EXPLORE THE MATERIAL:
1. According to the article on the synthetic yeast chromosome, how many base pairs long is the finished synthetic chromosome?
2. Extend the article on the synthetic yeast chromosome, starting after its last sentence.

SELECTED EXCERPT:
Designer organisms have crept closer to reality. Scientists have stitched together a version of a yeast chromosome. It is the first synthetic chromosome ever assembled from a eukaryotic organism, the type in which cells store DNA in nuclei.
Other groups have previously synthesized chromosomes from bacteria, but this is the first step in designing synthetic eukaryotes.
Researchers from Johns Hopkins University, including a small army of undergraduate students, and colleagues report the achievement March 27 in Science. The synthetic chromosome is based on chromosome III from the yeast Saccharomyces cerevisiae, but it is not an exact replica.
In creating the synthetic version, researchers jettisoned some of the chromosome’s extra baggage. These parts include gene-interrupting pieces of DNA called introns, genes that produce protein-building molecules called transfer RNAs, repetitive regions near the chromosome ends and remnants of genetic parasites called jumping genes or transposons that can replicate and move to other parts of the genome. In addition to whittling away some DNA, the team endowed the synthetic chromosome with a scrambling system that can reshuffle the chromosome’s genetic deck to produce organisms with new properties. The finished chromosome’s length measures 272,871 base pairs — much shorter than the original chromosome’s 316,617 base pairs. Base pairs are the information-carrying chemical units of DNA.
“What we’re doing is essentially genetic engineering on steroids,” says Jef Boeke, a yeast geneticist now at New York University who helped spearhead the project while at Johns Hopkins University.
He and colleagues created an undergraduate class called Build-A-Genome that aided in the assembly. Students started with single DNA strands that copied yeast chromosome III, 60 to 79 bases at a time, and melded them into 750-base-pair building blocks. Other members of the team snapped those DNA building blocks together to form “minichunks” 2,000 to 4,000 base pairs long.
Then the researchers let the yeast take over. Yeast cells are masters of a process called homologous recombination in which bits of matching DNA can swap with one another. In a series of 11 experiments, the researchers inserted an average of 12 synthetic minichunks into the yeast. The fungi then swapped the synthetic chunks for the matching portion of its native chromosome, eventually creating a fully engineered chromosome. Similar yeast assembly lines might stitch together chromosomes from other eukaryotic organisms, such as humans, fruit flies, mice or plants.

[Dataset entries]
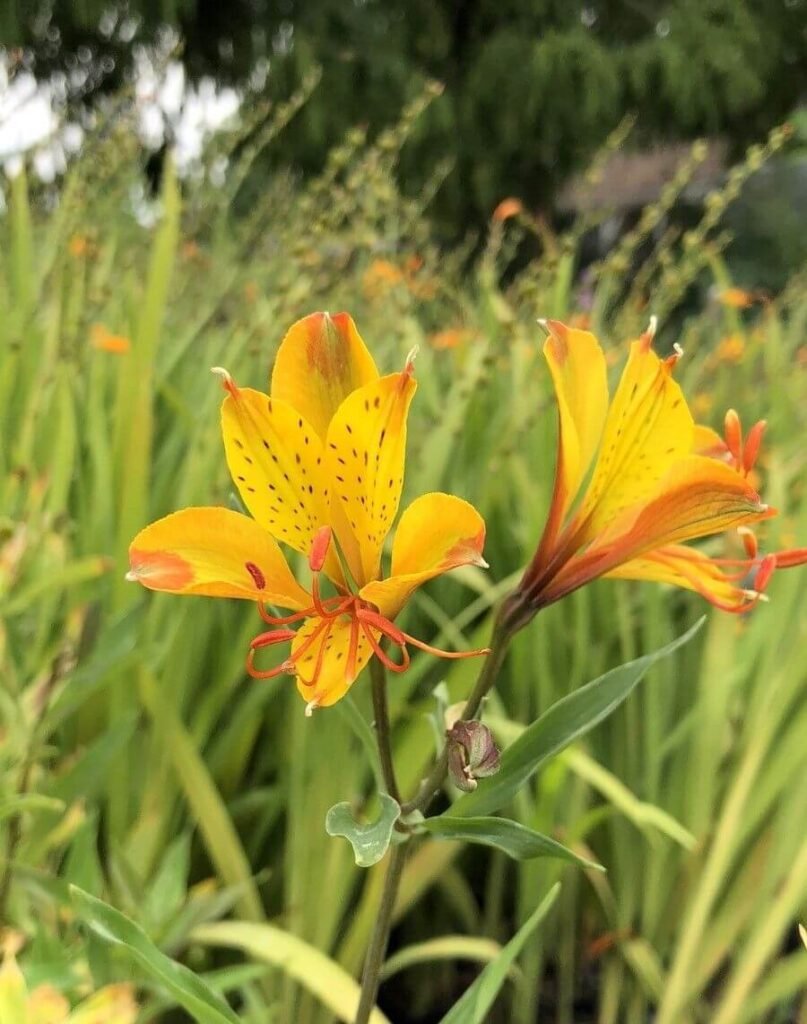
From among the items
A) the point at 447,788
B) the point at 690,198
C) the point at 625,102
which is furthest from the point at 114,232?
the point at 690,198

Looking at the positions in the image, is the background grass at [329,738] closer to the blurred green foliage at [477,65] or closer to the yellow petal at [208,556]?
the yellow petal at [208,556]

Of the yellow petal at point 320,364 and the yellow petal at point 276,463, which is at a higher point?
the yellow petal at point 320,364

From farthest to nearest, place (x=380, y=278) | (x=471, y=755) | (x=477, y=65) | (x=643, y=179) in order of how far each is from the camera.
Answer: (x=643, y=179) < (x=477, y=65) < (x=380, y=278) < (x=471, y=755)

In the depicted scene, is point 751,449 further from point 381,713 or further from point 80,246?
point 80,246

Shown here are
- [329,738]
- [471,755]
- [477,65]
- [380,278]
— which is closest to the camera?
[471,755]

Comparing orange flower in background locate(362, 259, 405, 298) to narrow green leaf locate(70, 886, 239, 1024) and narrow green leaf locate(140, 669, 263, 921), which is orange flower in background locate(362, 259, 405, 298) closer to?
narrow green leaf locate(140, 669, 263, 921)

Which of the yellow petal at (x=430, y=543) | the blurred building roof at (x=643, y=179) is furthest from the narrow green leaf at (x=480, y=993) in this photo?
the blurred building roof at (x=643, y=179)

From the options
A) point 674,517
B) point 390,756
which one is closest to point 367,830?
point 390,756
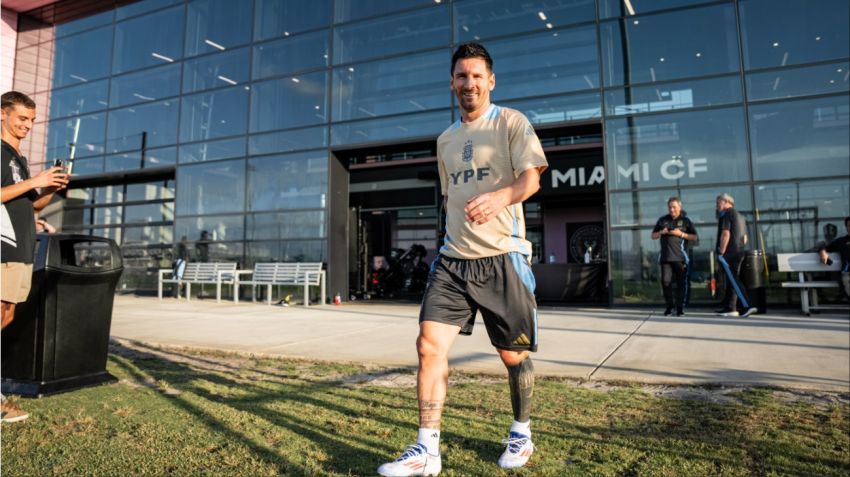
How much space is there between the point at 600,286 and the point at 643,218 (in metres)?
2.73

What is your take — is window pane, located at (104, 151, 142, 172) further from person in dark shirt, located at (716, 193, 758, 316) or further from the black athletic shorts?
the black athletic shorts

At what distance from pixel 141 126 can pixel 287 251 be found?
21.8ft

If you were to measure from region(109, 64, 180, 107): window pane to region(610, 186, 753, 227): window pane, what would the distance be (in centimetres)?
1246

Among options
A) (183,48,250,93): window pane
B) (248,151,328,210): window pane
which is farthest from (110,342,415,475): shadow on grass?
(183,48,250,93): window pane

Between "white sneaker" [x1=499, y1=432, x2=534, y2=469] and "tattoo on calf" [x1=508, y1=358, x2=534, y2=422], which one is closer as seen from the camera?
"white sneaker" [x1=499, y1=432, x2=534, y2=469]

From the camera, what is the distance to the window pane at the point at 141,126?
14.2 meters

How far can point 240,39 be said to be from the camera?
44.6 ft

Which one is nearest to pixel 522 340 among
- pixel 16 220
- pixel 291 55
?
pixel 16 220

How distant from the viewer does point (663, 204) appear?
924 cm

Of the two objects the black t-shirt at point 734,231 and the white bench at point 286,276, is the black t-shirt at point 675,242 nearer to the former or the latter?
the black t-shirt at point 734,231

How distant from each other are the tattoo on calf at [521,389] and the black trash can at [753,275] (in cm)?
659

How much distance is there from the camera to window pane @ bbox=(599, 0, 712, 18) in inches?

RESULTS BY TASK:
1. 272,871 base pairs.

2.
Losing nearly 14 percent of the bases in chromosome III could have crippled the yeast’s ability to compete, but the team found that yeast cells carrying the synthetic chromosome grew as well as ones with the natural version under 20 different conditions. Only one situation, growing with high concentrations of a sugar alcohol called sorbitol, put fungi with the synthetic chromosome at a slight disadvantage compared with normal yeast.
“The fact that it grows as well as it does is really encouraging,” says Philip Weyman, a synthetic biologist at the J. Craig Venter Institute in La Jolla, Calif. Now the researchers can scramble the chromosome and learn which parts are really important for function and which bits cells can do without. That portion of the research will be the most interesting, but it will also be the most difficult, Weyman says. “Building it, as much of a hurdle as that was, was really the easy part.”
Chromosome III is just one of yeast’s 16 chromosomes, all of which Boeke and his colleagues plan to synthesize. The group hopes to have a completely synthetic yeast genome in three to five years, Boeke says.
He doesn’t expect all of the altered chromosomes to work as well as this one did, but creating one that cripples yeast would be great for learning the rules about how to build a stripped-down genome.
“We aim to fail here,” Boeke says. “We think we know a lot about the biology, but surely we don’t know everything.” Synthetic chromosomes that damage yeast’s evolutionary fitness or fail to produce viable yeast may teach researchers how chromosomes evolved and give clues about the minimal requirements for eukaryotic life, he says.
The scrambling system built into the synthetic yeast may help create fungi that can more efficiently produce chemicals for drug and chemical companies, Boeke says.